• _What is expected_
List every company or organization named in the vaccine side-effects text below.

• _Exercise text_
++++++++++

- Moderna said its vaccine has side effects like muscle aches and fatigue.
- Experts say that if the vaccine prevents COVID-19, then mild or moderate side effects won’t impact vaccine uptake.
- The experts said they’re waiting on the full data before recommending Moderna’s shot.
- Visit Business Insider’s homepage for more stories.
We just got our most detailed look yet at the side effects of one of the first effective coronavirus vaccines.
Moderna’s vaccine, like Pfizer’s, is more than 90% effective. Both vaccines use messenger-RNA-based technology, and their apparent success bodes well for the new vaccine platform. Pfizer didn’t provide information on side effects, but said there were no serious safety issues with its vaccine.
However, like most good things in life, where there is a benefit, risks must be considered as well.
It’s important to understand the side effects and communicate them to people ahead of time, so they don’t come as a surprise, said Dr. Jesse Goodman, a former top scientist at the US Food and Drug Administration.

++++++++++

• _Recorded data_

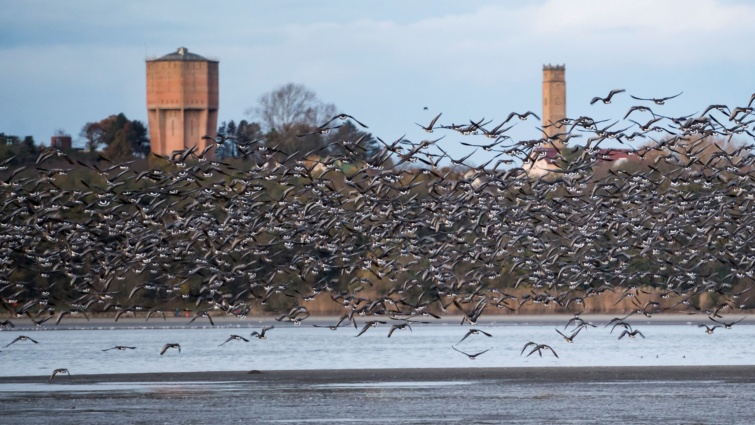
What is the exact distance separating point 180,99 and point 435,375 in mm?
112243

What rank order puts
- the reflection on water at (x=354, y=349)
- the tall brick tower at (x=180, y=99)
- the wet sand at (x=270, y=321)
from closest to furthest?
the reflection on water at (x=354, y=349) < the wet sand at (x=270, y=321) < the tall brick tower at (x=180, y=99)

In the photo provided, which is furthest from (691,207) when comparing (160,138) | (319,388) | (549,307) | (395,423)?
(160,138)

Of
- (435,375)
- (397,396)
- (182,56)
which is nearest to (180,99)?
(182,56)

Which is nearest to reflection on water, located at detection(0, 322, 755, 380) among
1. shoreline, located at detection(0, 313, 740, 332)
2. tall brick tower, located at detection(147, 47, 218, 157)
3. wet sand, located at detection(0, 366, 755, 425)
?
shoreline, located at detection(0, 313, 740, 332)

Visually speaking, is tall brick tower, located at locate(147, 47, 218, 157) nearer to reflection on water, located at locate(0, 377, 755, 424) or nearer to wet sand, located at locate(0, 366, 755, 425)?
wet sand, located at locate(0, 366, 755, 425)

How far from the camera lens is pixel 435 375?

++++++++++

• _Your response_
Moderna, Pfizer, Business Insider, US Food and Drug Administration